President Trump’s Immigration Plan Takes A Narrow Approach

The president’s immigration overhaul, announced Thursday, is “one-sided,” appealing to some congressional Republicans and likely few Democrats.

By Rhonda Fanning & Kristen CabreraMay 17, 2019 12:27 pm, , ,

On Thursday, President Donald Trump announced a proposal to overhaul the country’s legal immigration system. Todd Gillman,  Washington bureau chief for The Dallas Morning News, reported the story, and says the proposal was effectively “dead on arrival.” That’s because House Democrats likely won’t accept much of what he’s proposing.

“It is a very one-sided proposal. It does a lot of things that some Republicans want, and it doesn’t do a lot of things that Democrats want,” Gillman says.

He says Democrats didn’t have input on the plan, and that the announcement was essentially a political statement.

The plan addresses certain aspects of the legal immigration system, but omits a plan for many other things. First, it doesn’t address the number of migrants already living in the U.S. illegally, or the young people whose parents brought them to the U.S. when they were children, and who also don’t have legal status.
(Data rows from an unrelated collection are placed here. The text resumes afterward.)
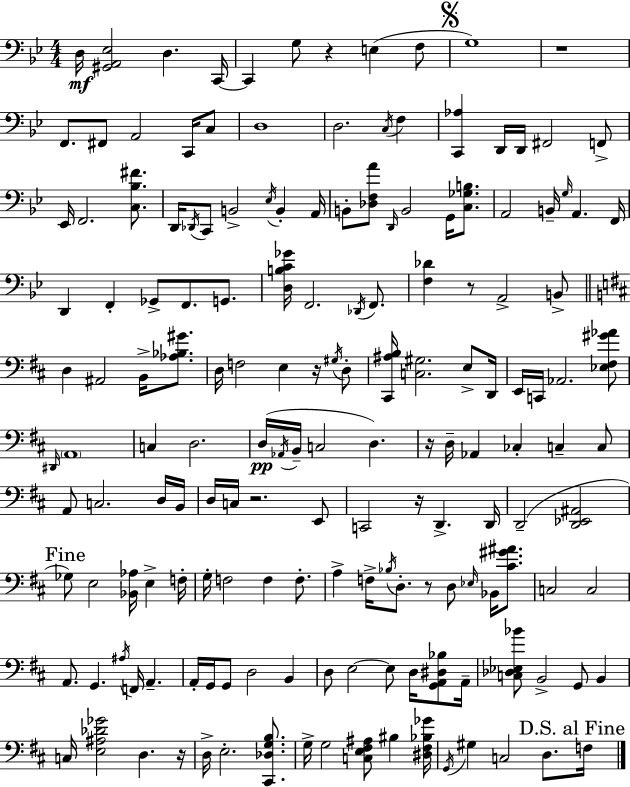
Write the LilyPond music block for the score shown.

{
  \clef bass
  \numericTimeSignature
  \time 4/4
  \key g \minor
  d16\mf <gis, a, ees>2 d4. c,16~~ | c,4 g8 r4 e4( f8 | \mark \markup { \musicglyph "scripts.segno" } g1) | r1 | \break f,8. fis,8 a,2 c,16 c8 | d1 | d2. \acciaccatura { c16 } f4 | <c, aes>4 d,16 d,16 fis,2 f,8-> | \break ees,16 f,2. <c bes fis'>8. | d,16 \acciaccatura { des,16 } c,8 b,2-> \acciaccatura { ees16 } b,4-. | a,16 b,8-. <des f a'>8 \grace { d,16 } b,2 | g,16 <c ges b>8. a,2 b,16-- \grace { g16 } a,4. | \break f,16 d,4 f,4-. ges,8-> f,8. | g,8. <d b c' ges'>16 f,2. | \acciaccatura { des,16 } f,8. <f des'>4 r8 a,2-> | b,8-> \bar "||" \break \key d \major d4 ais,2 b,16-> <aes bes gis'>8. | d16 f2 e4 r16 \acciaccatura { gis16 } d8-. | <cis, ais b>16 <c gis>2. e8-> | d,16 e,16 c,16 aes,2. <ees fis gis' aes'>8 | \break \grace { dis,16 } \parenthesize a,1 | c4 d2. | d16(\pp \acciaccatura { aes,16 } b,16-- c2 d4.) | r16 d16-- aes,4 ces4-. c4-- | \break c8 a,8 c2. | d16 b,16 d16 c16 r2. | e,8 c,2 r16 d,4.-> | d,16 d,2--( <d, ees, ais,>2 | \break \mark "Fine" ges8) e2 <bes, aes>16 e4-> | f16-. g16-. f2 f4 | f8.-. a4-> f16-> \acciaccatura { bes16 } d8.-. r8 d8 | \grace { ees16 } bes,16 <cis' gis' ais'>8. c2 c2 | \break a,8. g,4. \acciaccatura { ais16 } f,16 | a,4.-- a,16-. g,16 g,8 d2 | b,4 d8 e2~~ | e8 d16 <g, a, dis bes>8 a,16-- <c des ees bes'>8 b,2-> | \break g,8 b,4 c16 <e ais des' ges'>2 d4. | r16 d16-> e2.-. | <cis, des g b>8. g16-> g2 <c e fis ais>8 | bis4 <dis fis bes ges'>16 \acciaccatura { g,16 } gis4 c2 | \break d8. \mark "D.S. al Fine" f16 \bar "|."
}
It also doesn’t offer a solution for reducing immigration overall. Gillman says the plan wouldn’t change the overall number of immigrants allowed to come to the U.S. Instead, it would just change who would be granted visas.

“Instead of any kind of lottery or family-based migration patterns, you would have people having to show that they already are proficient in English, and that they have a job offer from an American employer and that they can pass an American civics test,” Gillman says.

The plan appeals to those who seek to restrict immigration because, he says, in their view, it would “keep out peasants, effectively. Brown peasants.” Instead, the plan would attract more highly-educated foreigners who speak English.

Gillman says without a plan for dealing with immigrants who entered the country illegally with their parents when they were young – some know these people as “Dreamers,” based on the never-passed proposals in Congress called the DREAM Act – Trump is missing an opportunity to appeal to a wider range of people.

“The president and his people say that he is looking for common ground,” Gillman says. “But at least publicly, protecting those young people who were brought in at age 2 or 5 or even 10 – that has always been the common ground.”

A majority of Americans support a plan to help those kids find a legal path to citizenship, and Trump leaving them out of the plan is a large omission.

Gillman says Trump could be withholding a plan for “Dreamers” in order to use the issue as leverage with Congress at a later time, but he says doing so is a gamble.

“It’s a pretty major flaw in the plan if you’re trying to get consensus in Congress,” Gillman says.